(Excerpt from a dataset)
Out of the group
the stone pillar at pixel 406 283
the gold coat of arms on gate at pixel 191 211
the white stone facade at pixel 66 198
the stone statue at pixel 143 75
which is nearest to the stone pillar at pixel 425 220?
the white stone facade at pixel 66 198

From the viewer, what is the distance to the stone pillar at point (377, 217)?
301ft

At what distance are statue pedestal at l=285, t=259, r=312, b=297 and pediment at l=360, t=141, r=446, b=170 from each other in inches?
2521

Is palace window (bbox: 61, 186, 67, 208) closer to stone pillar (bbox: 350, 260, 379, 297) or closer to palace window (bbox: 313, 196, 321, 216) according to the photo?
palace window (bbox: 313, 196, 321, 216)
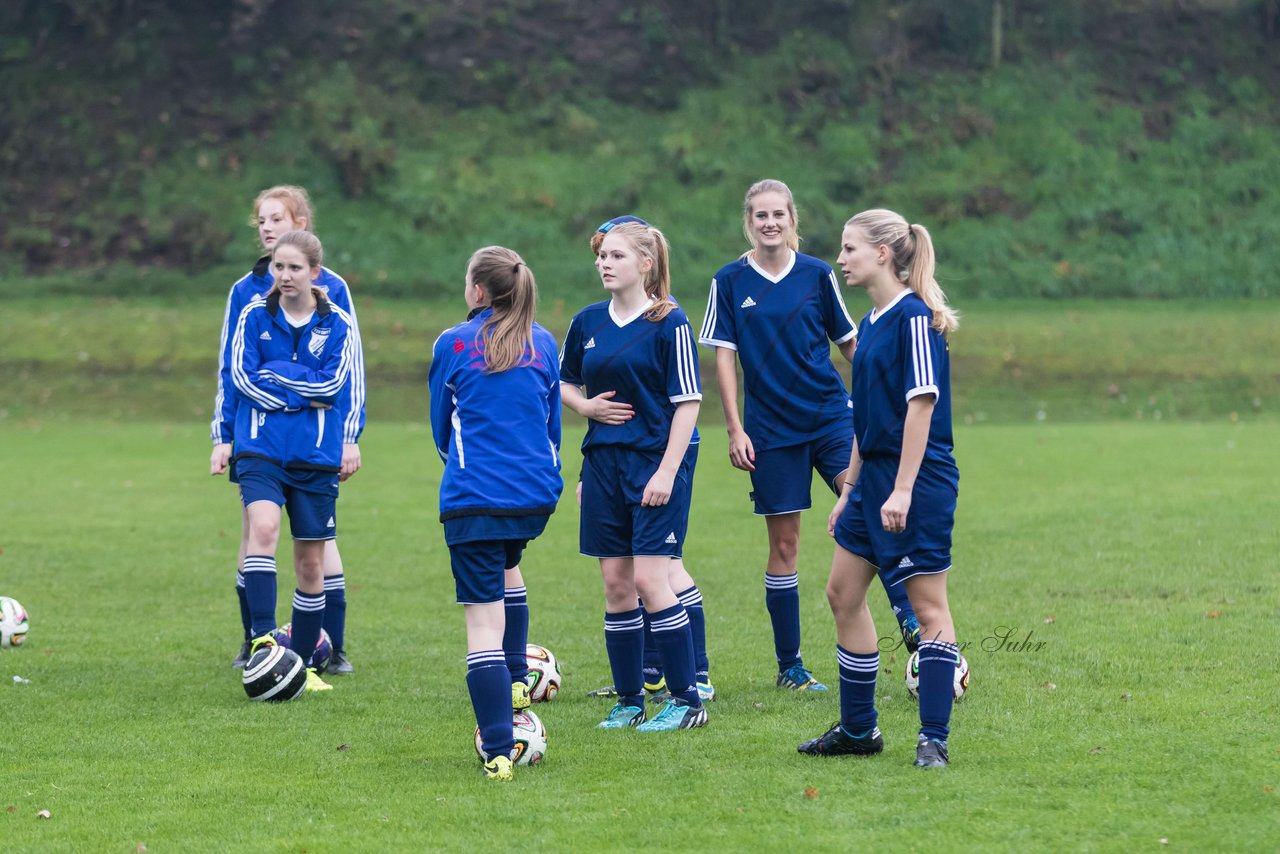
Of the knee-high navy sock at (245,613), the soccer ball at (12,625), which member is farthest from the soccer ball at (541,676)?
the soccer ball at (12,625)

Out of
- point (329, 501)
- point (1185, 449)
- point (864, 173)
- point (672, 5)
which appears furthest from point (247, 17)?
point (329, 501)

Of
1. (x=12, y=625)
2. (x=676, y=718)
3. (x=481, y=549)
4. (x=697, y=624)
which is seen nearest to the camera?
(x=481, y=549)

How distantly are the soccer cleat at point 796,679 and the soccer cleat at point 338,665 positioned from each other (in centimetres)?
239

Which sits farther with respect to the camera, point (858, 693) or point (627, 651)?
point (627, 651)

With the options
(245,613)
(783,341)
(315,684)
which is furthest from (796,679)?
(245,613)

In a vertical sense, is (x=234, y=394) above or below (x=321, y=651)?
above

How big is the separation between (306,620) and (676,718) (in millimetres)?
2331

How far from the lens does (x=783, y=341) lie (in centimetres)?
760

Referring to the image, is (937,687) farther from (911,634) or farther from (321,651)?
(321,651)

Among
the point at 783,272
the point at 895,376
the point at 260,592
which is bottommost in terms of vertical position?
the point at 260,592

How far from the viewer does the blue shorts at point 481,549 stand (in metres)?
5.99

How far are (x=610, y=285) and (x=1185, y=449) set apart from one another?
1309cm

- _YOUR GOAL_: Set down the material exactly, every line of it, except for the pictures.

- _REPLY_:
Out of the group
the stone pillar at pixel 406 283
the gold coat of arms on gate at pixel 191 211
the white stone facade at pixel 66 198
the stone statue at pixel 143 75
which is nearest to the stone pillar at pixel 425 220?
the white stone facade at pixel 66 198

From the viewer, what is the distance to the stone pillar at point (377, 217)?
301ft

At what distance are statue pedestal at l=285, t=259, r=312, b=297 and pediment at l=360, t=141, r=446, b=170 from each other in inches?
2521

Is palace window (bbox: 61, 186, 67, 208) closer to stone pillar (bbox: 350, 260, 379, 297) or closer to palace window (bbox: 313, 196, 321, 216) according to the photo?
palace window (bbox: 313, 196, 321, 216)
Of the knee-high navy sock at (245,613), the soccer ball at (12,625), which member is farthest from the soccer ball at (541,676)?
the soccer ball at (12,625)

Out of
- point (329, 501)
- point (1185, 449)
- point (864, 173)
- point (672, 5)
which appears furthest from point (247, 17)?
point (329, 501)

Of
1. (x=12, y=625)
2. (x=676, y=718)
3. (x=481, y=549)
4. (x=697, y=624)
which is seen nearest to the camera?
(x=481, y=549)

How distantly are the soccer cleat at point 796,679 and the soccer cleat at point 338,665 positioned from each other (in centimetres)?
239

Which sits farther with respect to the camera, point (858, 693) or point (627, 651)?
point (627, 651)

With the options
(245,613)
(783,341)
(315,684)
which is furthest from (796,679)?
(245,613)

In a vertical sense, is (x=234, y=394) above or below (x=321, y=651)?
above

How big is the separation between (306,620) and (676,718) (in millimetres)?
2331

How far from the lens does (x=783, y=341) lie (in centimetres)?
760

Referring to the image, is (937,687) farther from (911,634) or farther from (321,651)?
(321,651)

Among
the point at 783,272
the point at 895,376
the point at 260,592
which is bottommost in terms of vertical position?
the point at 260,592

How far from the viewer does the blue shorts at point 481,549 stand (in metres)?
5.99

How far are (x=610, y=285) and (x=1185, y=449) set apart from one another?
1309cm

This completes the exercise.